Il Fatto Quotidiano: “Epifani non si vergogna di governare con Berlusconi.” Gli olgettini, editoriale di Marco Travaglio:

“Mentre tutta la stampa mondiale si fa beffe dell’Italia, ancora nelle mani dopo vent’anni di un vecchio puttaniere che ne ha combinate più di Bertoldo in Francia, nessun quotidiano italiano – a parte un paio di eccezioni – commenta la condanna di Berlusconi a partire dai fatti che l’hanno originata. Che un presidente del Consiglio abbia minacciato una Questura, abusando del suo potere, ordinandole di violare la legge per rilasciare una prostituta minorenne senza documenti né fissa dimora fermata per furto, e che l’abbia fatto perché la ragazza tenesse la bocca chiusa sul monumentale giro di prostituzione anche minorile che gravitava nelle sue residenze, sono fatti che tutti conoscono ma che quasi nessuno scrive. Sono comportamenti puniti dal Codice penale, addirittura in base a leggi – nel caso della prostituzione minorile – approvate dal suo stesso governo, ma quasi nessuno lo dice. Fiumi di parole e d’inchiostro per buttarla in politica e parlare d’altro, cioè del nulla. Pigi Pigi non lo sa.”

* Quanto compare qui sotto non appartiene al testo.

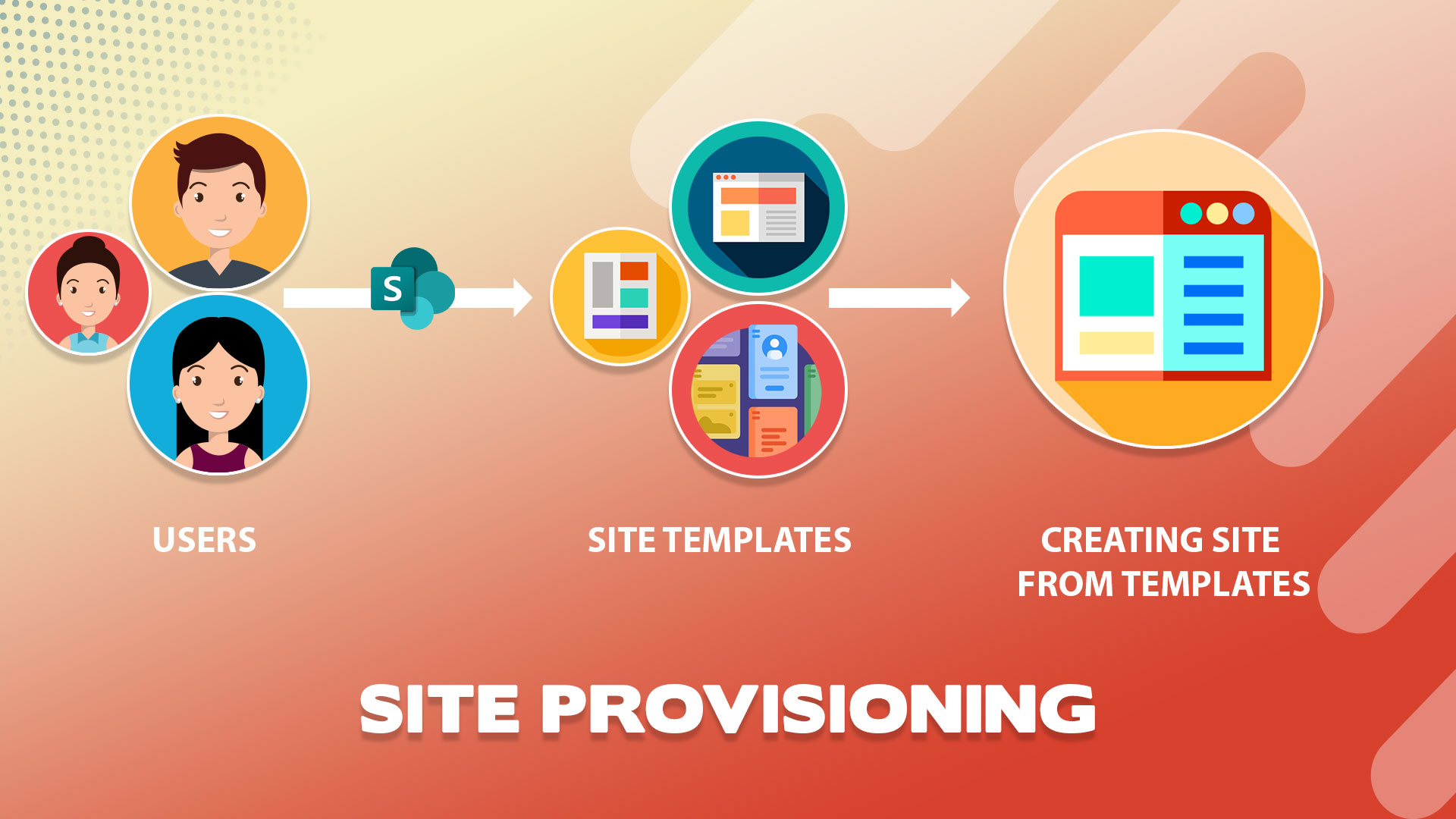 S

USERS

SITE TEMPLATES

CREATING SITE FROM TEMPLATES

SITE PROVISIONING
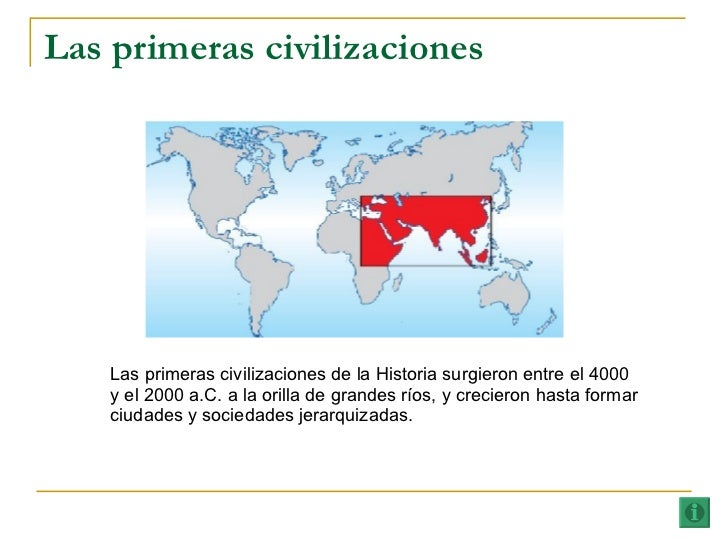 Las primeras civilizaciones

Las primeras civilizaciones de la Historia surgieron entre el 4000 y el 2000 a.C. a la orilla de grandes ríos, y crecieron hasta formar ciudades y sociedades jerarquizadas.

i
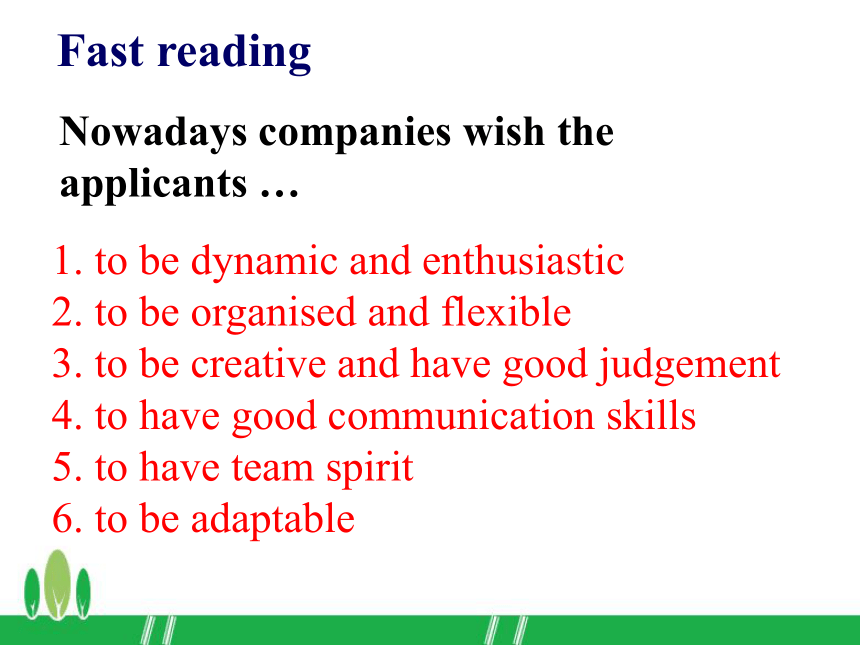 Fast reading

Nowadays companies wish the applicants …

1. to be dynamic and enthusiastic
2. to be organised and flexible
3. to be creative and have good judgement
4. to have good communication skills
5. to have team spirit
6. to be adaptable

Il Giornale: “Scatta il piano B.” Editoriale di Marcello Veneziani:

Ho paura della magi­stratura. Ho paura del potere esclusivo e assoluto di cui essi dispongono e che può decidere le sorti di un popolo, di un gover­no, di uno Stato, di un partito ol­tre che di singoli cittadini, ridot­ti a loro sudditi. Quando cado­no i principi fondamentali di una civiltà, quando si respinge ogni verità oggettiva, e non c’è più una morale condivisa, una religione rispettata, un comu­ne amor patrio a cui risponde­re, allora l’unico criterio supre­mo che stabilisce i confini del bene e del male e le relative san­zioni è la Legge. In teoria, la leg­ge è un argine al male. Ma in una società relativista che non crede più in niente, chi ammini­stra la Legge, chi decide e sen­tenzia in suo nome, dispone di un potere assoluto, irrevocabi­le e autonomo che spaventa. Ri­sponde solo a se stesso, in quan­to è la stessa magistratura a in­terpretare la legge. L’unica dif­ferenza che c’è tra il potere dei magistrati e il potere degli ayatollah è che questi decido­no e agiscono nel nome di una religione millenaria, radicata e largamente condivisa dal popo­lo­su cui esercitano la loro auto­rità. I magistrati, invece, sono la voce e il bastone di una setta che dispone del monopolio del­la forza, cioè il potere di revoca­re libertà, diritti e proprietà se­condo la loro indiscutibile inter­pretazione della Legge. I confi­ni tra le prove e gli indizi vengo­no superati a loro illimitata di­screzione, e così quelli tra testi­moni e imputati, se i primi non confermano i dettami del magi­strato; le garanzie e i diritti ele­mentari non contano rispetto ai loro responsi sovrani e non contano nemmeno gli effetti pubblici, politici, economici, che essi producono.”